** start PAGE EXTRACT **
Welcome to our twenty-seventh Tumblr Tuesday, where every Tuesday we celebrate our love of Tumblr by interviewing the mastermind behind a new blog. Tumblr, a New York City based startup, is like the FFFFound for the rest of the world. It’s as shareable and fast-paced as Twitter but populated with more in-depth text and rich images.
In January, we announced that Tumblr serves 120 million people and 15 billion pageviews every month! But Tumblr’s founder and CEO David Karp admits that one area the blogging network hasn’t performed well enough at thus far is content discovery – which is what our weekly column Tumblr Tuesday is all about.
Have you visited TNW's hype-free blockchain and cryptocurrency news site yet?
It's called Hard Fork.
For this week’s Tumblr Tuesday we caught up with the geeky geniuses behind both WTF Mobile Web and WTF QR Codes (that’s right you’re getting 2 for the price of 1 this week!). We first stumbled upon these sites a week or two ago and all shared a laugh in our back channel. Then, people from all over my social networks (techies and non-techies alike) starting sending me these two sites, saying, “Have you seen these? Hilarious!”
Turns out, I went to college with one of the geeky geniuses named Brad Frost, a developer, musician and Brooklyn-based artist who runs these two sites with his cohorts Jen Simmons and Craig Villamor. Check out our interview after the WTF-est of WTF QR codes below.
CBM: Who are the mad genius behind WTF Mobile Web and WTF QR Codes?
Brad Frost: WTF Mobile Web and WTF QR Codes are collaborative efforts between like minds. I’m a mobile web strategist, front-end designer at R/GA and creator of Mobile Web Best Practices. My WTF Mobile Web cohort is Jen Simmons, the brilliant host of The Web Ahead podcast. My partner in crime for WTF QR Codes is Craig Villamor, who is the director of mobile user experience at Salesforce.com. It’s much more fun to laugh with other people who see eye to eye with you about this stuff.
CBM: Which one did you start first and what was the inspiration behind it?
** end PAGE EXTRACT **
TASK PROMPT:
Answer these questions about the Tumblr Tuesday article:
1. How many people did Tumblr announce it serves every month?
2. Which podcast does Jen Simmons host?
3. What is Craig Villamor's role at Salesforce.com?
** start RECORDED INFORMATION **
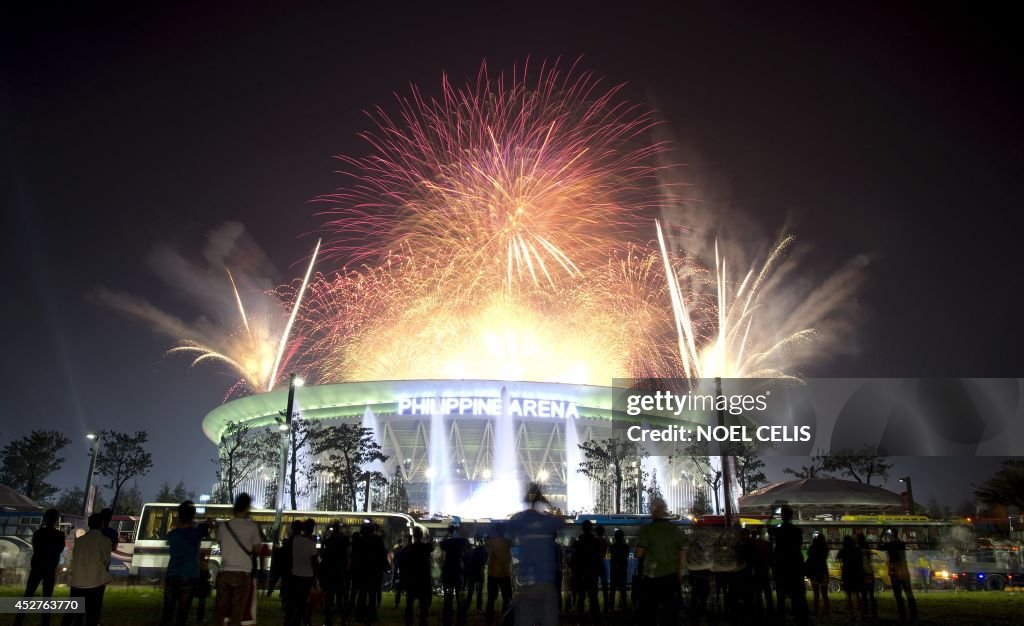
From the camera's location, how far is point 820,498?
** end RECORDED INFORMATION **
SOLUTION:
1. 120 million
2. The Web Ahead
3. Director of mobile user experience